### Tarefas
(A) Segundo o texto sobre o livro de Ruth Rocha, em que ano foi publicado Sapo-vira-rei-vira-sapo?
(B) Transcreva do texto sobre o livro de Ruth Rocha o trecho que vai de "Sapo-vira-rei-vira-sapo foi publicado" até "ou de hoje.", inclusive.
**** Trecho da fonte
Ruth Rocha é importante pra várias gerações de leitores, e seria errado dizer que apenas pra leitores iniciantes. Seus livros encantam os pequenos e fazem refletir os adultos e é com uma dessas histórias que se tem o retrato do país narrado de novo.

Sapo-vira-rei-vira-sapo foi publicado em 1982, quando o Brasil ouvia os últimos suspiros de uma ditadura. A história é simples e fácil de contar. Parte da premissa de um sapo beijado por uma princesa: se torna um príncipe. Esse conto de fadas serve de metáfora pra várias situações, como da época da escrita ou de hoje.

A princesa brincava com a bola de ouro e deixou que ela rolasse até o riacho. Sem saber como buscar o tesouro, aceita a proposta do sapo: busco se me der um beijo. Promessa feita e cumprida, o sapo virou príncipe, casou-se com a princesa e assumiu o trono quando o rei morreu.

Até aqui temos o golpe. Muita gente acreditou que o sapo (este não era barbudo, antes que alguém mude a proposta) viria pra melhorar tudo naquele reino. Antes tinha roubalheira, ameaça comunista, crise institucional. Um lugar fraco, carente de liderança e de respeito. O novo rei instaurou tudo isso, acreditaram por aí.

E o rei, sem saber reinar, criava umas leis que assustava a população pelo nível de insanidade. Uma delas parece até coisa de astrólogo: “As pessoas que respondem pelo nome de Arthur passam, de agora em diante, a responder pelo nome de Zoroastro.” E havia também os impostos, lá e cá; tudo cada vez maior, por um bem maior.

Pelo menos o rei que era sapo na história de Ruth Rocha teve uma lei que poderia ter sido boa por aqui: “Nos meses cujo nome tem a letra R está todo mundo proibido de sair de casa, que é pra não gastar a sola do sapato.” Aqui foi sempre um cada um por si e seguimos assim, só que piores.

O povo do reino começou a dizer verdades. Onde estavam essas verdades antes, quando o rei assumiu, a história não conta. Só que o rei ficou preocupado com essas verdades que circulavam cada vez mais, e se escondiam quando eram caçadas. Ele queria permanecer no poder, por isso mandava os guardas apreenderem as verdades, encontradas nas ruas ou debaixo das camas, dentro dos armários.

As verdades estão, muitas vezes, diante dos olhos das pessoas, mas é como a história do outro rei, o que desfilou nu pela cidade: há quem veja o que está diante dos olhos, há quem imagine pompas e circunstâncias. E o rei sapo, mais nu do que a sensatez era capaz de tolerar, mas ainda em pele de asno como gostam tantos outros, seguiu perseguindo verdades.
********
**** Trechos da listagem
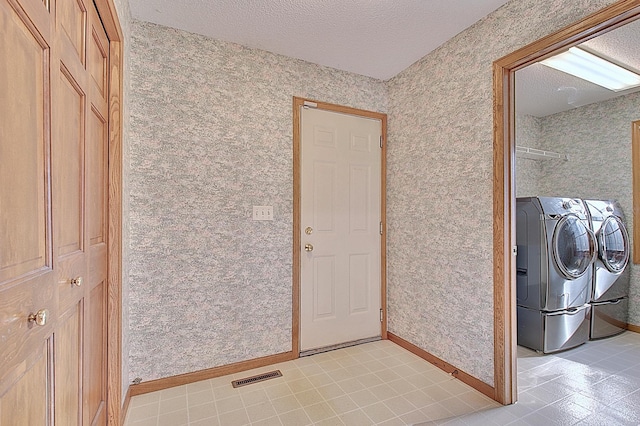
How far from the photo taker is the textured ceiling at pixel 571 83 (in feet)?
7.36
********
**** Trechos da listagem
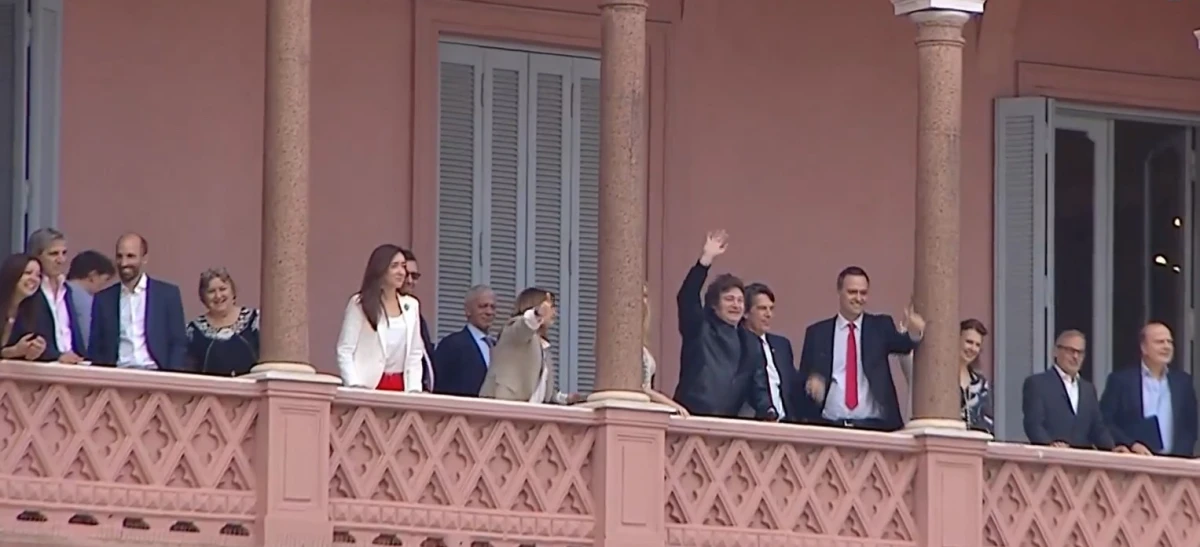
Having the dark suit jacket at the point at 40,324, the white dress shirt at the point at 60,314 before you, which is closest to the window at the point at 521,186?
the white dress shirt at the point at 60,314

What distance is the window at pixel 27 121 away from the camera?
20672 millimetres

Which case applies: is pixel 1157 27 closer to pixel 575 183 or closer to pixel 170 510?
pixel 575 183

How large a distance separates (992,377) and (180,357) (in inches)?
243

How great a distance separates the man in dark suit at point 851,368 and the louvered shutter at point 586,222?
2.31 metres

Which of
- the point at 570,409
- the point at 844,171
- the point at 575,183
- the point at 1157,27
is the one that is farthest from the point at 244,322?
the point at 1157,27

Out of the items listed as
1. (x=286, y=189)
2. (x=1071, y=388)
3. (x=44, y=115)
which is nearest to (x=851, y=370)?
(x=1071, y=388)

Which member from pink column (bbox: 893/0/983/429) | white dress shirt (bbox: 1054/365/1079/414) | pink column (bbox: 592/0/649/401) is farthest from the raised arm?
********
### Respostas dadas
(A) Em 1982.

(B)
Sapo-vira-rei-vira-sapo foi publicado em 1982, quando o Brasil ouvia os últimos suspiros de uma ditadura. A história é simples e fácil de contar. Parte da premissa de um sapo beijado por uma princesa: se torna um príncipe. Esse conto de fadas serve de metáfora pra várias situações, como da época da escrita ou de hoje.